Verbatim, and with nothing else, reproduce the data below from its first line through the line containing "body_size: 267".

*** RECORDS SUPPLIED ***

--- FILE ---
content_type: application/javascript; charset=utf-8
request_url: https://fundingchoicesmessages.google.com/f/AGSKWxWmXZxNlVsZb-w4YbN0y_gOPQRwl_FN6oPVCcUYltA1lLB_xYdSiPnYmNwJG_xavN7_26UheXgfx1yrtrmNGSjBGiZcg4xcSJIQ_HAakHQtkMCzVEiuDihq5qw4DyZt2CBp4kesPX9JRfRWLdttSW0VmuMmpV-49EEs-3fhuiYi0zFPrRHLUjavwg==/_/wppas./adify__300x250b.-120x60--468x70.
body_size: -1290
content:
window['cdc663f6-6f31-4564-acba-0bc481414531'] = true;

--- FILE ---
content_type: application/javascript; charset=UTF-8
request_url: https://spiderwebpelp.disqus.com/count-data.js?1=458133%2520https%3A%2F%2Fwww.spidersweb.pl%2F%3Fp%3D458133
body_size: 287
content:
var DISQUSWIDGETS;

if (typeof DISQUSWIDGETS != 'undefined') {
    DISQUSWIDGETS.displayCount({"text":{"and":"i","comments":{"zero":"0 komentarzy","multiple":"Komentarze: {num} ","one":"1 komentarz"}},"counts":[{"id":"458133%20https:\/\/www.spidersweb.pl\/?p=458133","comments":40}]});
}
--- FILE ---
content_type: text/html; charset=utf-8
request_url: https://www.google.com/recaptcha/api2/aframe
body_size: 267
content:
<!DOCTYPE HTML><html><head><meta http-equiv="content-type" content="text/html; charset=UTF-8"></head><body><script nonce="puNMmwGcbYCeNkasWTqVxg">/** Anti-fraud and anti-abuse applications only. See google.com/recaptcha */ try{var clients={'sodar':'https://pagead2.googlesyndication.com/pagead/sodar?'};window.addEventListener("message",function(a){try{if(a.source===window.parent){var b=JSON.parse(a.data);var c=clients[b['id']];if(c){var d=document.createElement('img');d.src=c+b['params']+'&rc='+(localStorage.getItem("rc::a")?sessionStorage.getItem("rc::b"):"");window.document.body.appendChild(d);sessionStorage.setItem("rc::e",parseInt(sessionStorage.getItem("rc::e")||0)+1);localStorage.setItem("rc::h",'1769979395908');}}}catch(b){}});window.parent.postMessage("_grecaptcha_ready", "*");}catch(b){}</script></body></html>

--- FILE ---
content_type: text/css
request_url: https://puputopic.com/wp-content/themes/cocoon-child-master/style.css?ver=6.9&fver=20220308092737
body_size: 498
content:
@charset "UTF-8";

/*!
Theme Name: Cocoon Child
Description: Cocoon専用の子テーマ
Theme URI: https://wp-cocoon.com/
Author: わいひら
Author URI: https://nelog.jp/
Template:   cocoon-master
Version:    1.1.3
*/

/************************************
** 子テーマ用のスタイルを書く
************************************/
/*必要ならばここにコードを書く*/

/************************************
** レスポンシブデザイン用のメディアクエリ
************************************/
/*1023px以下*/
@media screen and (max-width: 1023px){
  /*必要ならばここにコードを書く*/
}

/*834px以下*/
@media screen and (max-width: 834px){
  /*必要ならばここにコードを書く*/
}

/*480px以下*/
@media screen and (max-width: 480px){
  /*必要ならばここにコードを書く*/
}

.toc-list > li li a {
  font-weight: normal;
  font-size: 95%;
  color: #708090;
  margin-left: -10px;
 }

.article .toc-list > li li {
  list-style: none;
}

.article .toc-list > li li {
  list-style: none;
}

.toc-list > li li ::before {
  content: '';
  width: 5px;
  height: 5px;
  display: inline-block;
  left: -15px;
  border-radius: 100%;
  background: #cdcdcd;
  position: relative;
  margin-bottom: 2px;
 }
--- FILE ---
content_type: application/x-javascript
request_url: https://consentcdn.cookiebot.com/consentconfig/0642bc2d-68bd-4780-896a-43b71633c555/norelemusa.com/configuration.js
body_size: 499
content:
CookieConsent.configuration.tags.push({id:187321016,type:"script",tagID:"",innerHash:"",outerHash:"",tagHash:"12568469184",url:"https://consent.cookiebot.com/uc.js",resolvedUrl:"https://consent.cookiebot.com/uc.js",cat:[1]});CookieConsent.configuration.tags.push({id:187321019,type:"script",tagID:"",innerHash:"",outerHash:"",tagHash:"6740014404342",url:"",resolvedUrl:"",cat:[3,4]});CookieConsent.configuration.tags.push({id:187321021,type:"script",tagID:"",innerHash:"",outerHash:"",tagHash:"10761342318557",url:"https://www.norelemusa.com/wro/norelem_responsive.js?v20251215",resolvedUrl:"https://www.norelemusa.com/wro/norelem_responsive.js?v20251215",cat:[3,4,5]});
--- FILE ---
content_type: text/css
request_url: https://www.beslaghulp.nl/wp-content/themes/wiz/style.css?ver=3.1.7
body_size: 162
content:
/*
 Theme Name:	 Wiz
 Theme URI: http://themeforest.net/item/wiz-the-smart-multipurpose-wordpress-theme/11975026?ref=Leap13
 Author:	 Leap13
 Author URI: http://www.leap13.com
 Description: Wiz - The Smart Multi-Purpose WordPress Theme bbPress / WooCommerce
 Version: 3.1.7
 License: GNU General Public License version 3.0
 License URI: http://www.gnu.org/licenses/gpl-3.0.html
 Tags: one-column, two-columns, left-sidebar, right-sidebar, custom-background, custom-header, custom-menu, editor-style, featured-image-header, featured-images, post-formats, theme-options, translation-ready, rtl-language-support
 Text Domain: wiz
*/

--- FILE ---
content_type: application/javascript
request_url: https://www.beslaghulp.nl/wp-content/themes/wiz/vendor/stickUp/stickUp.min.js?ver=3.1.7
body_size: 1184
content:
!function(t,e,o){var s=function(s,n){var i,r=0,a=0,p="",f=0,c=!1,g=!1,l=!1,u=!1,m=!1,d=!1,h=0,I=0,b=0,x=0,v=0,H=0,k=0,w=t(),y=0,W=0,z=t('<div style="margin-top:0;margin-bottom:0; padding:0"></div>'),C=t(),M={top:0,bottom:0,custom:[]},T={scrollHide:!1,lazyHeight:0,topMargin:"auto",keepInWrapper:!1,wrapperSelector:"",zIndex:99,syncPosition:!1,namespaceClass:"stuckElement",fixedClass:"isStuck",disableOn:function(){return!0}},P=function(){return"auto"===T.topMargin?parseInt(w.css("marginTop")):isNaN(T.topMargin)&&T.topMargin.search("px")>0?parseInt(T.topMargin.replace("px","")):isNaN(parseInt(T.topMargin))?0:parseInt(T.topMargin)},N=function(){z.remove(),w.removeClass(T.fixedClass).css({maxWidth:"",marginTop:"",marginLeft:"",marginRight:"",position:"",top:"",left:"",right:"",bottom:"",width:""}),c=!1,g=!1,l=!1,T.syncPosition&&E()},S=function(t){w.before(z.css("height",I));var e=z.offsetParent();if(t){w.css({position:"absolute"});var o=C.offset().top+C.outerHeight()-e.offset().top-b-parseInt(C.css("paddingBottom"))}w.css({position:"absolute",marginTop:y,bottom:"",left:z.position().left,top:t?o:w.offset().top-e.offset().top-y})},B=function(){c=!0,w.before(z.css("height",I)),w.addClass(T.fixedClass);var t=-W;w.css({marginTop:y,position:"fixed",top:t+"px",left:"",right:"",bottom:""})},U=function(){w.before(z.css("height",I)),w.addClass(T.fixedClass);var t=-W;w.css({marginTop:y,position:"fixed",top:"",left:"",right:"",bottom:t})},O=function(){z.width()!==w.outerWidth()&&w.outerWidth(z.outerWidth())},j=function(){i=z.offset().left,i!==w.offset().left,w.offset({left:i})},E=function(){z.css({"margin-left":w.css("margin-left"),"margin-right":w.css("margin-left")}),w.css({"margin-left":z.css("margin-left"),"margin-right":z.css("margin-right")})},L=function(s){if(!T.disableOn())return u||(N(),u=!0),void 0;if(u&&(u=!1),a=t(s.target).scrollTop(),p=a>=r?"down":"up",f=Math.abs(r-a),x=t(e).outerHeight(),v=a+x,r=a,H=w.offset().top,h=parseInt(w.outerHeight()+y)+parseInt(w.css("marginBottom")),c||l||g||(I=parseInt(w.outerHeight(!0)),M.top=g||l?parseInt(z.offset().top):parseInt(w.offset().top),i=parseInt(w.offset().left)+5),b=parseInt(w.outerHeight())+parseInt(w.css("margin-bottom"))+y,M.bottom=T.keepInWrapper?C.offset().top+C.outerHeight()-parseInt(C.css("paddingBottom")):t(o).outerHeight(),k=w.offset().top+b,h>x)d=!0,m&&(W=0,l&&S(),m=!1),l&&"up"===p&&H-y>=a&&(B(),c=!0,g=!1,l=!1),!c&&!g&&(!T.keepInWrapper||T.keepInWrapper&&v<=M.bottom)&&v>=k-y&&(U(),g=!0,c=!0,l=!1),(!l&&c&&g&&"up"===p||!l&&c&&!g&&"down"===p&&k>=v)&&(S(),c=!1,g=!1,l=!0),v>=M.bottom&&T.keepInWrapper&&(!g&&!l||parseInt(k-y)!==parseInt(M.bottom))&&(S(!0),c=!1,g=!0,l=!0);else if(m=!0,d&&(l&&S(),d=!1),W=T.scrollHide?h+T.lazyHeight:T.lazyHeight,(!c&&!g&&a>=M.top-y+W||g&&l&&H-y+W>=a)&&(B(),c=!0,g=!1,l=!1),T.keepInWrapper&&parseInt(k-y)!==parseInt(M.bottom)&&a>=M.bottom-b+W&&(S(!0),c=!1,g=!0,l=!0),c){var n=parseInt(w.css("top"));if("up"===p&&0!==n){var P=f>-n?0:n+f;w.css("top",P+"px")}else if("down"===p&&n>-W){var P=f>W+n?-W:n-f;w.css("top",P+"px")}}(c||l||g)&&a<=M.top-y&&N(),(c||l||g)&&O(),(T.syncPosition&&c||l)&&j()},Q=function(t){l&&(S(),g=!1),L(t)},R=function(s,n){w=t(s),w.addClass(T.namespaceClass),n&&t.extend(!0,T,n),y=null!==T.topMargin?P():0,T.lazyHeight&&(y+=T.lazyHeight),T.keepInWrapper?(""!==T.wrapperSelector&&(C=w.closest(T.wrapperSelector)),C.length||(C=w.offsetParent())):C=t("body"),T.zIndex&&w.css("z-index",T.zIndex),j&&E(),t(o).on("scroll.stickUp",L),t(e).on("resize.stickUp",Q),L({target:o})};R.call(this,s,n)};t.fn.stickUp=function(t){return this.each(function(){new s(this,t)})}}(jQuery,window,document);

*** End of RECORDS SUPPLIED ***

> **OUTPUT OF THE TASK**
--- FILE ---
content_type: application/javascript; charset=utf-8
request_url: https://fundingchoicesmessages.google.com/f/AGSKWxWmXZxNlVsZb-w4YbN0y_gOPQRwl_FN6oPVCcUYltA1lLB_xYdSiPnYmNwJG_xavN7_26UheXgfx1yrtrmNGSjBGiZcg4xcSJIQ_HAakHQtkMCzVEiuDihq5qw4DyZt2CBp4kesPX9JRfRWLdttSW0VmuMmpV-49EEs-3fhuiYi0zFPrRHLUjavwg==/_/wppas./adify__300x250b.-120x60--468x70.
body_size: -1290
content:
window['cdc663f6-6f31-4564-acba-0bc481414531'] = true;

--- FILE ---
content_type: application/javascript; charset=UTF-8
request_url: https://spiderwebpelp.disqus.com/count-data.js?1=458133%2520https%3A%2F%2Fwww.spidersweb.pl%2F%3Fp%3D458133
body_size: 287
content:
var DISQUSWIDGETS;

if (typeof DISQUSWIDGETS != 'undefined') {
    DISQUSWIDGETS.displayCount({"text":{"and":"i","comments":{"zero":"0 komentarzy","multiple":"Komentarze: {num} ","one":"1 komentarz"}},"counts":[{"id":"458133%20https:\/\/www.spidersweb.pl\/?p=458133","comments":40}]});
}
--- FILE ---
content_type: text/html; charset=utf-8
request_url: https://www.google.com/recaptcha/api2/aframe
body_size: 267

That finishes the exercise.